The cardiac action potential is distinguished from other excitatory phenomena by a prominent plateau and by the latent pacemaking capability of cardiac muscle. A review of experimental data suggests that ionic fluxes through gated membrane channels are the primary determinants of the shape of the cardiac action potential. The rapid depolarization phase of the action potential is mediated in part by an ionic channel that resembles the sodium ion (Na+) channel of nerve. A slower channel capable of carrying both calcium ion (Ca2+) and Na+ currents (Isi) also contributes to the upstroke of the action potential. The Ca2+ current through this channel is partly responsible for maintaining the plateau phase of the action potential.
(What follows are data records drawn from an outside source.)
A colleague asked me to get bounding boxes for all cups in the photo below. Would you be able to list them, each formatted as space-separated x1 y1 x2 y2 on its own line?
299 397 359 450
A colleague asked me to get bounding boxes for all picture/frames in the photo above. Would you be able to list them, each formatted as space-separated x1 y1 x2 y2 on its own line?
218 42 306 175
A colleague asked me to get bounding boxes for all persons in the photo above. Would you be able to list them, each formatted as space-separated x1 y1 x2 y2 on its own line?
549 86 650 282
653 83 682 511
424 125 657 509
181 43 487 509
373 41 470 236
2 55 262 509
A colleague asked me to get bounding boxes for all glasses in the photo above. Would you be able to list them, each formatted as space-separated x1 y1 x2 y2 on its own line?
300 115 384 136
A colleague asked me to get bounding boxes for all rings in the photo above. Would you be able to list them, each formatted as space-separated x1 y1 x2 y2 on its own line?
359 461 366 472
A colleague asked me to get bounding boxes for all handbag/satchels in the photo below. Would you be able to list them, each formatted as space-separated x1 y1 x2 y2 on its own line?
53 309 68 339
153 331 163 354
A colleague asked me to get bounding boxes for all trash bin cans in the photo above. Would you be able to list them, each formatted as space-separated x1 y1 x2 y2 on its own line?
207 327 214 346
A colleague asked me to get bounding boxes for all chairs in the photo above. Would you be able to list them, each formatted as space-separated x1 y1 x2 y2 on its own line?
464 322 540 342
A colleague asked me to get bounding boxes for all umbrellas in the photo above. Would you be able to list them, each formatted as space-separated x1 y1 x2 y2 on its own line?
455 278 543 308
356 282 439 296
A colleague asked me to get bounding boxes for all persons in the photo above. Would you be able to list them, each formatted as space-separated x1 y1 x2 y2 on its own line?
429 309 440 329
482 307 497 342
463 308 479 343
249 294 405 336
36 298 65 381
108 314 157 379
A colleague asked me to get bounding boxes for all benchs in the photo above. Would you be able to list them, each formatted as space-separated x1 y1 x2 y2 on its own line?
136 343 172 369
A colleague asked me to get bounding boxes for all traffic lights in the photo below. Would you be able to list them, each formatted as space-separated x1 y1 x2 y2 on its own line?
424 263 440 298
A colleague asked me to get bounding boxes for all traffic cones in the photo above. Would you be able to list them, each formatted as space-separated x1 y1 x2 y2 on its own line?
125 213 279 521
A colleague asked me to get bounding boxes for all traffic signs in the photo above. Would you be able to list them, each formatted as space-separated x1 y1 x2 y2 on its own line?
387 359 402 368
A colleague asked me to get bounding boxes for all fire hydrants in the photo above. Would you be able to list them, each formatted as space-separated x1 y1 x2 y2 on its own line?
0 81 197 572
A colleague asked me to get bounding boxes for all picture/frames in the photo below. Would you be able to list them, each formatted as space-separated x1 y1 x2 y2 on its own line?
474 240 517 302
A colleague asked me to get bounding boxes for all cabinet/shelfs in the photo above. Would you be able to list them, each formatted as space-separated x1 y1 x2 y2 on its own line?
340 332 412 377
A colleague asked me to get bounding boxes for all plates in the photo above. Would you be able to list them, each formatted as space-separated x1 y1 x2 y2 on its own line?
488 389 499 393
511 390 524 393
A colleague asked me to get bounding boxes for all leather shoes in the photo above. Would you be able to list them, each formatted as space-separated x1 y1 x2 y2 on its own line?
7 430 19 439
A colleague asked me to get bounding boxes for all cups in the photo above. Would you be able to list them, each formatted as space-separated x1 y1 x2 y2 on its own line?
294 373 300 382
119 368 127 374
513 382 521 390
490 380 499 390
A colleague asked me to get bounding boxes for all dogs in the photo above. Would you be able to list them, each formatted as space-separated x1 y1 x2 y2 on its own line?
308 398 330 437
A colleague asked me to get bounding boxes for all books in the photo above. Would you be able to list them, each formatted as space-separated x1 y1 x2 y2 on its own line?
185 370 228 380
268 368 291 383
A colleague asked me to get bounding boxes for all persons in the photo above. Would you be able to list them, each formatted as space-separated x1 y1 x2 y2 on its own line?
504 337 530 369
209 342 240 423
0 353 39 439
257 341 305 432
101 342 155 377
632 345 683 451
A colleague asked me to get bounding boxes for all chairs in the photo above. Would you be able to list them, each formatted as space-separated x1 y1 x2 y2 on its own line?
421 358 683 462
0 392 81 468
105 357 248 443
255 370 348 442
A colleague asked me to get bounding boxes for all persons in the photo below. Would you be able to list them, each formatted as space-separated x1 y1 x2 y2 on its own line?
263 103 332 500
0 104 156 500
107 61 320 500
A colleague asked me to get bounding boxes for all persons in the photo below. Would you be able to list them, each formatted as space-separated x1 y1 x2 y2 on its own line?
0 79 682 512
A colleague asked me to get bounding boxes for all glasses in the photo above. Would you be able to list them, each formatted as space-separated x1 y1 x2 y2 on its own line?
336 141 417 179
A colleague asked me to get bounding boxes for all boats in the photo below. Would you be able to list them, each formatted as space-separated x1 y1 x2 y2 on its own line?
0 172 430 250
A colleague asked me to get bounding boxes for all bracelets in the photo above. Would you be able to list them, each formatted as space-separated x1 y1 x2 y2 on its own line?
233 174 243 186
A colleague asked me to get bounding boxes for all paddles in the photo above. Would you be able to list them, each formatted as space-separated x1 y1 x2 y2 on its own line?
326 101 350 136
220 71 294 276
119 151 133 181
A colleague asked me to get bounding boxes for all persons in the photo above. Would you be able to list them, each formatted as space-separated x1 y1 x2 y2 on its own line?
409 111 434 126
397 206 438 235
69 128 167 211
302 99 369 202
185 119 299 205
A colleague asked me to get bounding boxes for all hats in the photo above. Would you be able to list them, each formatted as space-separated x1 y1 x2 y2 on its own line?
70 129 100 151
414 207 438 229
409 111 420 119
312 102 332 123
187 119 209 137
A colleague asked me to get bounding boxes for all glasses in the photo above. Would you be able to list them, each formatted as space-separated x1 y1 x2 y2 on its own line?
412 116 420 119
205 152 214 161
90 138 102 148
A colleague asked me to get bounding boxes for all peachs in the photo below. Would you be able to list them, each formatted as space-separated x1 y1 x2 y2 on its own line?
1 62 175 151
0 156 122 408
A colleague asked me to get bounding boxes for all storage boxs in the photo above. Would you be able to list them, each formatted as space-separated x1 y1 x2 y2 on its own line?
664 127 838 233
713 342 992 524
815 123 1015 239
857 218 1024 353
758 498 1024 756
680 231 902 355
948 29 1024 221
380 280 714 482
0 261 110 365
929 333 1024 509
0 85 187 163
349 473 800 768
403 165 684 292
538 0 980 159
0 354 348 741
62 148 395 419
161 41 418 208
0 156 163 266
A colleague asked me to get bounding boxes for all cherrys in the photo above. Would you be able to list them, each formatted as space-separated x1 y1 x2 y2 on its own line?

Moreover, because this slower channel activates at more positive potentials in partly depolarized myocardium or in specialized conduction tissue such as the sinoatrial and atrioventricular nodes. Two distinct transport systems appear to be the principal regulators of potassium ion (K+) in myocardium. An inwardly rectifying, voltage-dependent K+ channel apparently maintains all K+ conductance at rest and at all potentials negative to --20 mV. A second channel, which is both voltage- and time-dependent, evidently mediates K+ flux during the plateau phase of the action potential. This K+ current activates at potentials positive to --20 mV. The role of coupled transport mechanisms is now well established. The low intracellular concentrations of Na+ and Ca2+ prevailing in the myocardium are maintained by an electrogenic Na+ pump and a Na+-Ca2+ counter-transport system. Current data on carrier-mediated transport systems are insufficient to delineate the role of such mechanisms in the control of cardiac action potential. Further studies are required to provide details of the voltage, temporal and ionic dependence of gated channels, as well as of ionic counter-transport carriers, so that a quantitative reconstruction of cardiac action potential may be attempted.